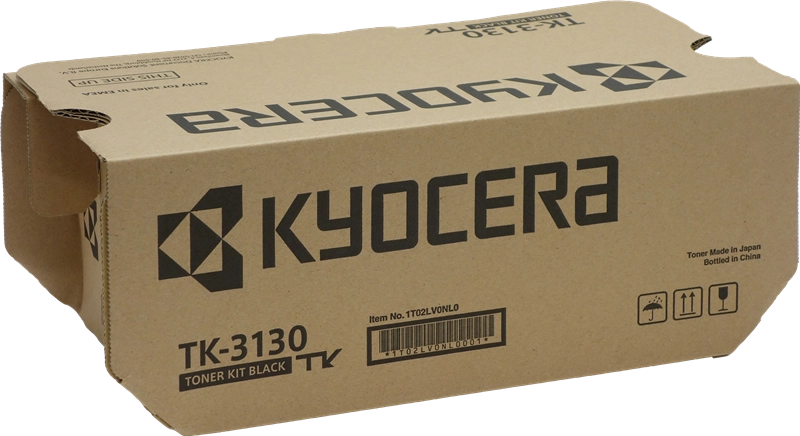KYOCERA TK-3130 cartuccia toner 1 pz Originale Nero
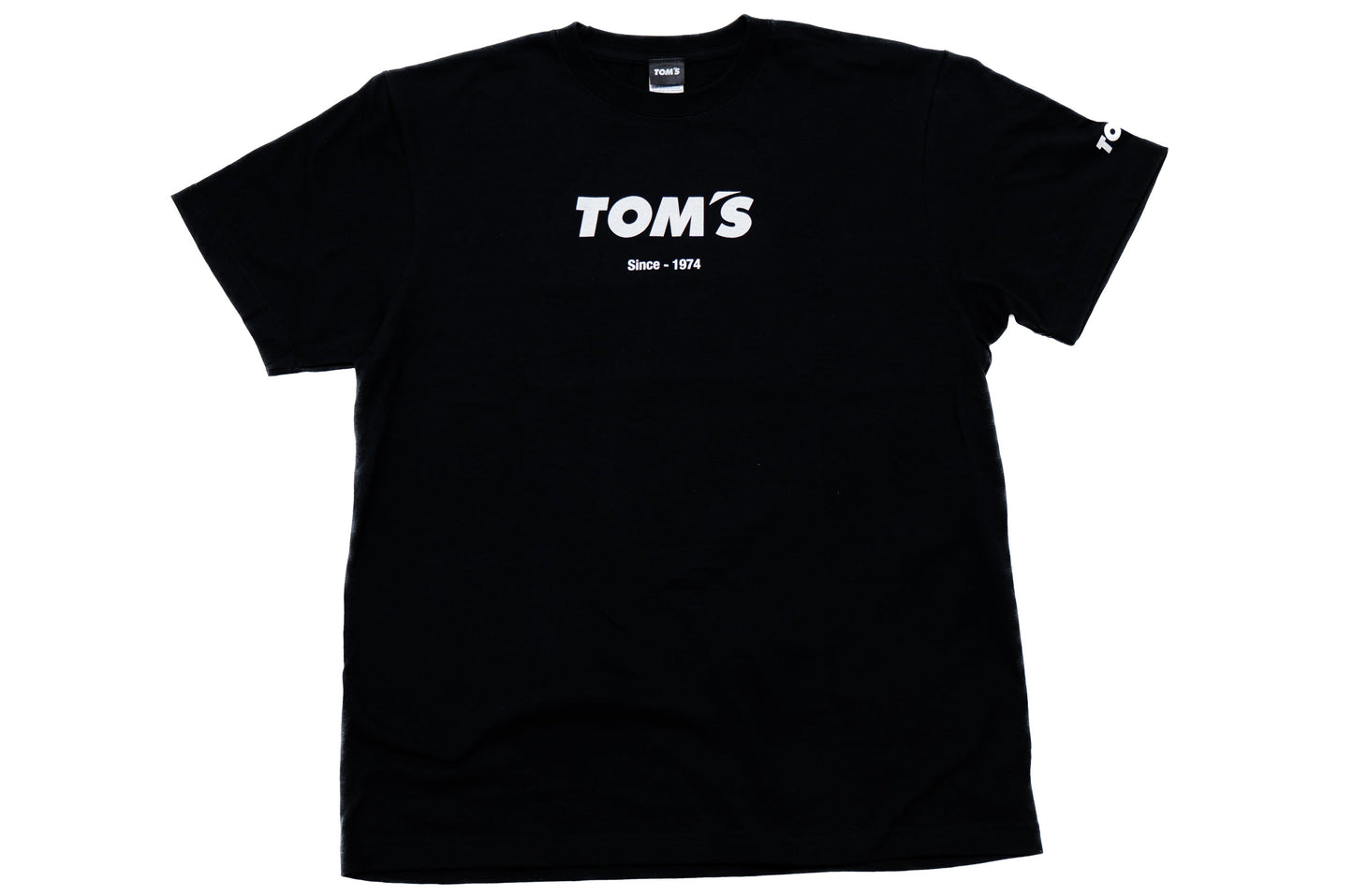 TOM'S Racing Heritage (Japanese) Premium T-Shirt ** SOLD OUT **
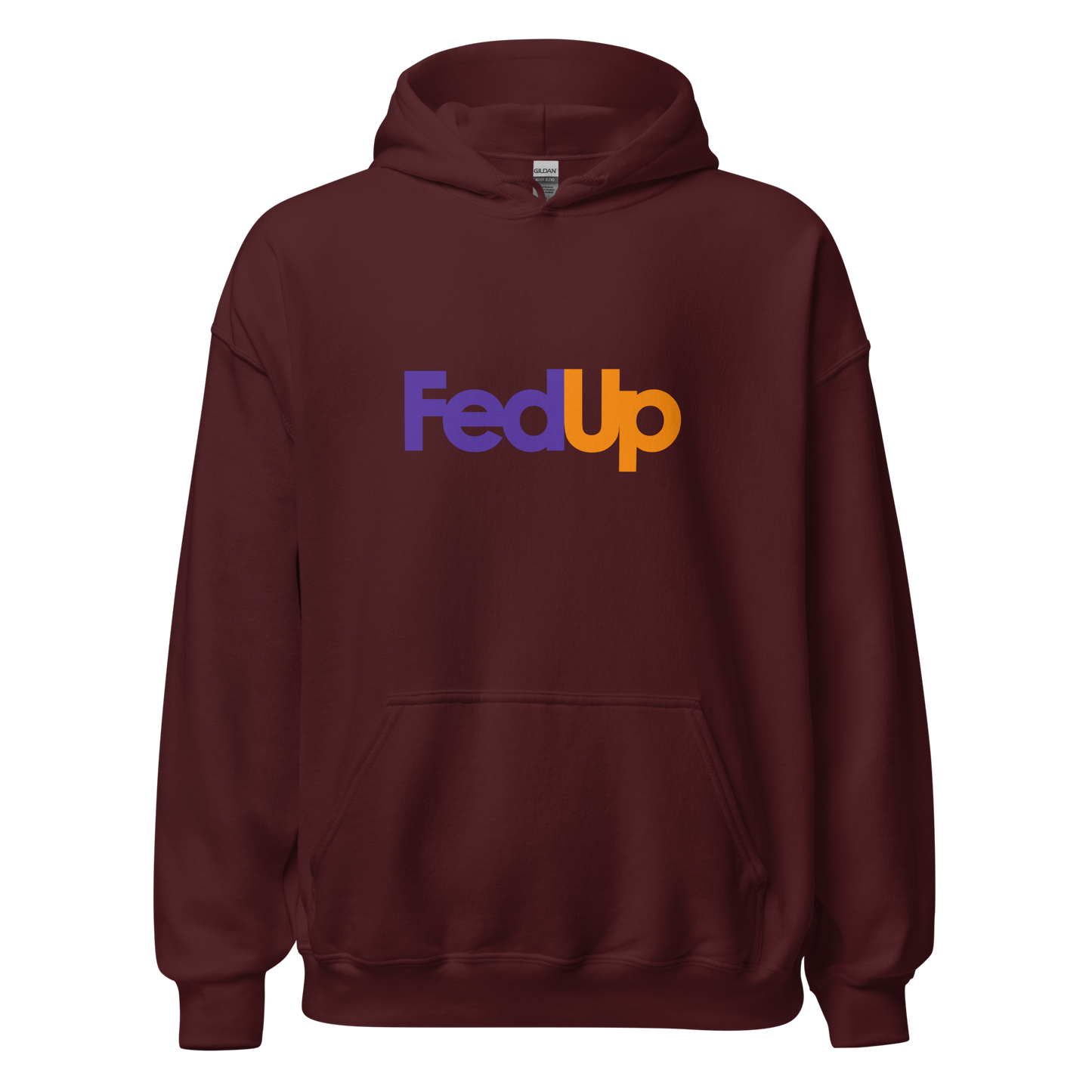 FedUp Hoodie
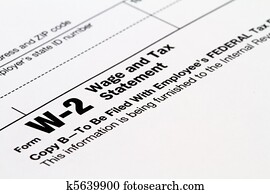 W-2 form W-2 form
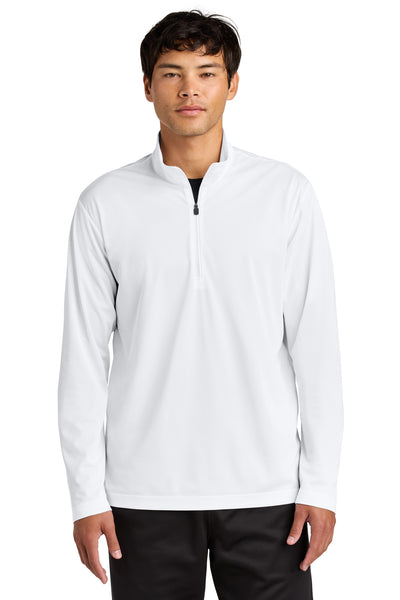 Custom Personalized Sport-Tek ®  Micropique Sport-Wick ®  1/4-Zip ST672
################
Retype every one of the lines above word for word, leaving the pictures out.

KYOCERA TK-3130 cartuccia toner 1 pz Originale Nero
 TOM'S Racing Heritage (Japanese) Premium T-Shirt ** SOLD OUT **
 FedUp Hoodie
 W-2 form W-2 form
 Custom Personalized Sport-Tek ®  Micropique Sport-Wick ®  1/4-Zip ST672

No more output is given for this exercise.